Question

what will be the lateral surface area of frustum of a cone if the area of base is 64 ∏ m ² and radius of upper one is 6m and slant height is 10 m

Answer 1

The lateral surface area of a cone is

$\pi l(r_{1} +r_{2} )$

Here

$l=slant height, r_{1} and r_{2}$

are radii of top & bottom

Area of base = 64π

$\pi r^2=64\pi$

Dividing by π

$r^2=64$

Taking square root

r= 8

So now the two radii are 8 & 6

The slant height of the cone is 10

Lateral area of the frustum

$\pi (10)(8+6)$

=440 m²

Lateral surface area of frustum of a cone if the area of base is 64 ∏ m ² and radius of upper one is 6m and slant height is 10 m is 440 m².

Answer 2

HELLO DEAR,

WE KNOW:-

The lateral surface area of a frustum of cone is

∏l{radius of base(R) + radius of top(r)}m²

where, l = slant height,

GIVEN:-

Area of base = 64∏

so, ∏R² = 64 ∏

R² = 64

R = 8m

now the radii of base = 8m, and radii of top = 6m

The slant height of the cone is 10(GIVEN)

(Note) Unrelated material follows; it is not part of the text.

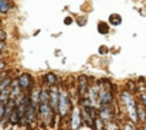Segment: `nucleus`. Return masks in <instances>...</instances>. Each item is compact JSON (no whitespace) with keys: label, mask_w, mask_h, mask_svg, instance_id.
<instances>
[{"label":"nucleus","mask_w":146,"mask_h":130,"mask_svg":"<svg viewBox=\"0 0 146 130\" xmlns=\"http://www.w3.org/2000/svg\"><path fill=\"white\" fill-rule=\"evenodd\" d=\"M44 81H46V84L48 85V86H54V85H57V75L54 74V72H47L46 75H44Z\"/></svg>","instance_id":"13"},{"label":"nucleus","mask_w":146,"mask_h":130,"mask_svg":"<svg viewBox=\"0 0 146 130\" xmlns=\"http://www.w3.org/2000/svg\"><path fill=\"white\" fill-rule=\"evenodd\" d=\"M64 24H67V26L72 24V18H71V17H67V18H64Z\"/></svg>","instance_id":"23"},{"label":"nucleus","mask_w":146,"mask_h":130,"mask_svg":"<svg viewBox=\"0 0 146 130\" xmlns=\"http://www.w3.org/2000/svg\"><path fill=\"white\" fill-rule=\"evenodd\" d=\"M13 9V3L10 0H0V14H7Z\"/></svg>","instance_id":"11"},{"label":"nucleus","mask_w":146,"mask_h":130,"mask_svg":"<svg viewBox=\"0 0 146 130\" xmlns=\"http://www.w3.org/2000/svg\"><path fill=\"white\" fill-rule=\"evenodd\" d=\"M122 130H138V127H136V123H133V122H125L123 123V127H122Z\"/></svg>","instance_id":"17"},{"label":"nucleus","mask_w":146,"mask_h":130,"mask_svg":"<svg viewBox=\"0 0 146 130\" xmlns=\"http://www.w3.org/2000/svg\"><path fill=\"white\" fill-rule=\"evenodd\" d=\"M98 106H109L113 103V92L106 88H102V85H99V93H98Z\"/></svg>","instance_id":"4"},{"label":"nucleus","mask_w":146,"mask_h":130,"mask_svg":"<svg viewBox=\"0 0 146 130\" xmlns=\"http://www.w3.org/2000/svg\"><path fill=\"white\" fill-rule=\"evenodd\" d=\"M10 84H11V79L10 78H4L3 81H0V90H3L6 88H10Z\"/></svg>","instance_id":"18"},{"label":"nucleus","mask_w":146,"mask_h":130,"mask_svg":"<svg viewBox=\"0 0 146 130\" xmlns=\"http://www.w3.org/2000/svg\"><path fill=\"white\" fill-rule=\"evenodd\" d=\"M109 30H111L109 23H106V21H99V23H98V33H99V34L106 36V34L109 33Z\"/></svg>","instance_id":"14"},{"label":"nucleus","mask_w":146,"mask_h":130,"mask_svg":"<svg viewBox=\"0 0 146 130\" xmlns=\"http://www.w3.org/2000/svg\"><path fill=\"white\" fill-rule=\"evenodd\" d=\"M98 51H99V54H102V55H104V54H106V52H108V48L102 45V47H99V49H98Z\"/></svg>","instance_id":"22"},{"label":"nucleus","mask_w":146,"mask_h":130,"mask_svg":"<svg viewBox=\"0 0 146 130\" xmlns=\"http://www.w3.org/2000/svg\"><path fill=\"white\" fill-rule=\"evenodd\" d=\"M136 116H138V122L146 123V108L142 103L136 105Z\"/></svg>","instance_id":"10"},{"label":"nucleus","mask_w":146,"mask_h":130,"mask_svg":"<svg viewBox=\"0 0 146 130\" xmlns=\"http://www.w3.org/2000/svg\"><path fill=\"white\" fill-rule=\"evenodd\" d=\"M82 126V117L80 109H72L70 113V130H78Z\"/></svg>","instance_id":"7"},{"label":"nucleus","mask_w":146,"mask_h":130,"mask_svg":"<svg viewBox=\"0 0 146 130\" xmlns=\"http://www.w3.org/2000/svg\"><path fill=\"white\" fill-rule=\"evenodd\" d=\"M105 130H122V127H121L119 122H116V120H112V122H108V123H106Z\"/></svg>","instance_id":"16"},{"label":"nucleus","mask_w":146,"mask_h":130,"mask_svg":"<svg viewBox=\"0 0 146 130\" xmlns=\"http://www.w3.org/2000/svg\"><path fill=\"white\" fill-rule=\"evenodd\" d=\"M138 130H146V129H145V125L142 123V126H139V127H138Z\"/></svg>","instance_id":"27"},{"label":"nucleus","mask_w":146,"mask_h":130,"mask_svg":"<svg viewBox=\"0 0 146 130\" xmlns=\"http://www.w3.org/2000/svg\"><path fill=\"white\" fill-rule=\"evenodd\" d=\"M143 125H145V129H146V123H143Z\"/></svg>","instance_id":"28"},{"label":"nucleus","mask_w":146,"mask_h":130,"mask_svg":"<svg viewBox=\"0 0 146 130\" xmlns=\"http://www.w3.org/2000/svg\"><path fill=\"white\" fill-rule=\"evenodd\" d=\"M50 93V106L54 112H57V106H58V100H60V88L57 85L50 86L48 89Z\"/></svg>","instance_id":"9"},{"label":"nucleus","mask_w":146,"mask_h":130,"mask_svg":"<svg viewBox=\"0 0 146 130\" xmlns=\"http://www.w3.org/2000/svg\"><path fill=\"white\" fill-rule=\"evenodd\" d=\"M37 115L40 122L47 126V127H54L55 123V115L57 112H54L50 106V102H38L37 105Z\"/></svg>","instance_id":"2"},{"label":"nucleus","mask_w":146,"mask_h":130,"mask_svg":"<svg viewBox=\"0 0 146 130\" xmlns=\"http://www.w3.org/2000/svg\"><path fill=\"white\" fill-rule=\"evenodd\" d=\"M97 115L105 123L112 122V120L116 119V113H115V109L112 108V105H109V106H99L97 110Z\"/></svg>","instance_id":"5"},{"label":"nucleus","mask_w":146,"mask_h":130,"mask_svg":"<svg viewBox=\"0 0 146 130\" xmlns=\"http://www.w3.org/2000/svg\"><path fill=\"white\" fill-rule=\"evenodd\" d=\"M121 23H122V17H121L119 14L113 13V14L109 16V24H111V26H119Z\"/></svg>","instance_id":"15"},{"label":"nucleus","mask_w":146,"mask_h":130,"mask_svg":"<svg viewBox=\"0 0 146 130\" xmlns=\"http://www.w3.org/2000/svg\"><path fill=\"white\" fill-rule=\"evenodd\" d=\"M6 38H7V34H6V31L0 27V40H4V41H6Z\"/></svg>","instance_id":"21"},{"label":"nucleus","mask_w":146,"mask_h":130,"mask_svg":"<svg viewBox=\"0 0 146 130\" xmlns=\"http://www.w3.org/2000/svg\"><path fill=\"white\" fill-rule=\"evenodd\" d=\"M119 102L123 105V108H125V110H126V113L129 116V120L136 123L138 122V116H136V105H138V102H136L133 93L126 90V89H123L121 92V95H119Z\"/></svg>","instance_id":"1"},{"label":"nucleus","mask_w":146,"mask_h":130,"mask_svg":"<svg viewBox=\"0 0 146 130\" xmlns=\"http://www.w3.org/2000/svg\"><path fill=\"white\" fill-rule=\"evenodd\" d=\"M139 99H141V103H142V105L146 108V92H142V93H141Z\"/></svg>","instance_id":"20"},{"label":"nucleus","mask_w":146,"mask_h":130,"mask_svg":"<svg viewBox=\"0 0 146 130\" xmlns=\"http://www.w3.org/2000/svg\"><path fill=\"white\" fill-rule=\"evenodd\" d=\"M6 68V62L4 61H0V71H3Z\"/></svg>","instance_id":"26"},{"label":"nucleus","mask_w":146,"mask_h":130,"mask_svg":"<svg viewBox=\"0 0 146 130\" xmlns=\"http://www.w3.org/2000/svg\"><path fill=\"white\" fill-rule=\"evenodd\" d=\"M6 48V43H4V40H0V51H3Z\"/></svg>","instance_id":"24"},{"label":"nucleus","mask_w":146,"mask_h":130,"mask_svg":"<svg viewBox=\"0 0 146 130\" xmlns=\"http://www.w3.org/2000/svg\"><path fill=\"white\" fill-rule=\"evenodd\" d=\"M17 82H19V88L24 92H30L33 88H34V78L31 74H21L19 78H17Z\"/></svg>","instance_id":"6"},{"label":"nucleus","mask_w":146,"mask_h":130,"mask_svg":"<svg viewBox=\"0 0 146 130\" xmlns=\"http://www.w3.org/2000/svg\"><path fill=\"white\" fill-rule=\"evenodd\" d=\"M72 110V105H71V99L67 90H61L60 89V100H58V106H57V113L60 117H67Z\"/></svg>","instance_id":"3"},{"label":"nucleus","mask_w":146,"mask_h":130,"mask_svg":"<svg viewBox=\"0 0 146 130\" xmlns=\"http://www.w3.org/2000/svg\"><path fill=\"white\" fill-rule=\"evenodd\" d=\"M81 17H82V16H81ZM85 21H87V18H85V17H82V18L78 21V24H80V26H84V24H85Z\"/></svg>","instance_id":"25"},{"label":"nucleus","mask_w":146,"mask_h":130,"mask_svg":"<svg viewBox=\"0 0 146 130\" xmlns=\"http://www.w3.org/2000/svg\"><path fill=\"white\" fill-rule=\"evenodd\" d=\"M77 89H78V95L80 96H85L87 95V90L90 88V78L87 75H80L78 79H77Z\"/></svg>","instance_id":"8"},{"label":"nucleus","mask_w":146,"mask_h":130,"mask_svg":"<svg viewBox=\"0 0 146 130\" xmlns=\"http://www.w3.org/2000/svg\"><path fill=\"white\" fill-rule=\"evenodd\" d=\"M4 112H6V106H4L3 103H0V122H1L3 117H4Z\"/></svg>","instance_id":"19"},{"label":"nucleus","mask_w":146,"mask_h":130,"mask_svg":"<svg viewBox=\"0 0 146 130\" xmlns=\"http://www.w3.org/2000/svg\"><path fill=\"white\" fill-rule=\"evenodd\" d=\"M0 23H1V17H0Z\"/></svg>","instance_id":"29"},{"label":"nucleus","mask_w":146,"mask_h":130,"mask_svg":"<svg viewBox=\"0 0 146 130\" xmlns=\"http://www.w3.org/2000/svg\"><path fill=\"white\" fill-rule=\"evenodd\" d=\"M105 126H106V123L97 115V116L94 117V122H92V127H91V129L92 130H105Z\"/></svg>","instance_id":"12"}]
</instances>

Lateral area of the frustum of cone = ∏ * 10 * (8 + 6)m²

=22/7 * 10 * 14m²

= 22 * 10 * 2m²

= 440m²

Lateral surface area of frustum of a cone if the area of base is 64 ∏ m ² and radius of upper one is 6m and slant height is 10m is 440m²

I HOPE ITS HELP YOU DEAR,

THANKS